I destinatari del provvedimento sono Giuseppe Caltabiano (24 anni, di Taormina), Joele Campo (18 anni, di Giarre) e Isidoro Musumeci (21 anni, di Catania). I fatti risalgono alla notte del 15 giugno 2025, quando un 34enne imprenditore di Riposto è stato aggredito in Piazza San Francesco a Giarre.
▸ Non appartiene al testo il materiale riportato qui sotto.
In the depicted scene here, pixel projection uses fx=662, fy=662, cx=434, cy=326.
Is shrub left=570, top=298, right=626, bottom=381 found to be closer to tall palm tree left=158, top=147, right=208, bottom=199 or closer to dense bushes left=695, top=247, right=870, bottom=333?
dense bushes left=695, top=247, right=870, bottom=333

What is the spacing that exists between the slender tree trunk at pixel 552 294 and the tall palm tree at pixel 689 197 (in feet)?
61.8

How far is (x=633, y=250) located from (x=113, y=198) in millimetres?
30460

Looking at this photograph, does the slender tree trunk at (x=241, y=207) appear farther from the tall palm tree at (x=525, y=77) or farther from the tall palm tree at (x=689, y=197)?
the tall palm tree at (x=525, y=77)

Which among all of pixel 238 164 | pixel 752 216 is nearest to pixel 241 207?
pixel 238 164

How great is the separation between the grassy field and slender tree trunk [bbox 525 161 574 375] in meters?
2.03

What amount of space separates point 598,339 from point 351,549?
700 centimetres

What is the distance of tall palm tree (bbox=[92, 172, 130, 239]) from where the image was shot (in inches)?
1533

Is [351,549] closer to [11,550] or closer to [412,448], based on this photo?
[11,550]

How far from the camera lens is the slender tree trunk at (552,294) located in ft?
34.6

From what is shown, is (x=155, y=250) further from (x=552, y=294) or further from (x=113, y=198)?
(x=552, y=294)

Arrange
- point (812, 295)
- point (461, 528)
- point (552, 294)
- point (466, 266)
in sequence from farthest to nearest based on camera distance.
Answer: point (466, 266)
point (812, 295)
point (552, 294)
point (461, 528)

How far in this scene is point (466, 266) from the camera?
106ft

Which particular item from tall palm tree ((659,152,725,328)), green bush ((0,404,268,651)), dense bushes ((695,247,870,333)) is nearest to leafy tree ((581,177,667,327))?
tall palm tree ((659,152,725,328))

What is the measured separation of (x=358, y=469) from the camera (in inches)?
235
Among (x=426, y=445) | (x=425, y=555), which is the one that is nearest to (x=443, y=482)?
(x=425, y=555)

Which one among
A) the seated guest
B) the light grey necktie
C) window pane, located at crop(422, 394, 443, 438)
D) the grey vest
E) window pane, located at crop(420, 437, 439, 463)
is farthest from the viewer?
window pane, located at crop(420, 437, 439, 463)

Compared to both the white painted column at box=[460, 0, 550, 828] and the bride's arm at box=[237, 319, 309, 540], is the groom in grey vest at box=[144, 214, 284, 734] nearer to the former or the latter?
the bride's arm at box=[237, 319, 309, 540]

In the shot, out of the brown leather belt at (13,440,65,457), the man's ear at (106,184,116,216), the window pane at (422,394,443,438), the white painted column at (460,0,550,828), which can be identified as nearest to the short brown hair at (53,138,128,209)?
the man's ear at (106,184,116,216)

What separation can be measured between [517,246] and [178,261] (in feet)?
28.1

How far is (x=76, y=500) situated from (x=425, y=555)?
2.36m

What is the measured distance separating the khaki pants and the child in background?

Secondo quanto ricostruito, la vittima sarebbe stata colpita con calci e pugni, riportando un trauma cranico minore, lesioni cervicali ed escoriazioni, e derubata di una collana d’oro, 650 euro in contanti e della propria autovettura.
Le indagini, avviate dai Carabinieri subito dopo la segnalazione al NUE 112 da parte della vittima, si sono sviluppate attraverso l’analisi dei filmati di videosorveglianza presenti in zona, consentendo di ricostruire la dinamica dell’aggressione e di individuare i presunti responsabili.
Secondo quanto emerso, l’imprenditore sarebbe stato adocchiato presso un bar del centro, seguito fino alla sua auto e distratto con il pretesto di un passaggio per la stazione ferroviaria. Dopo il furto del veicolo, la vittima avrebbe tentato di riottenere l’auto offrendo denaro, ma sarebbe stata nuovamente aggredita e rapinata.
Alla luce degli elementi raccolti, il GIP ha disposto la custodia cautelare in carcere per Caltabiano, già gravato da precedenti specifici, e gli arresti domiciliari con braccialetto elettronico per Campo e Musumeci. Le misure sono state eseguite con la traduzione presso la Casa Circondariale di Piazza Lanza e l’accompagnamento presso i rispettivi domicili.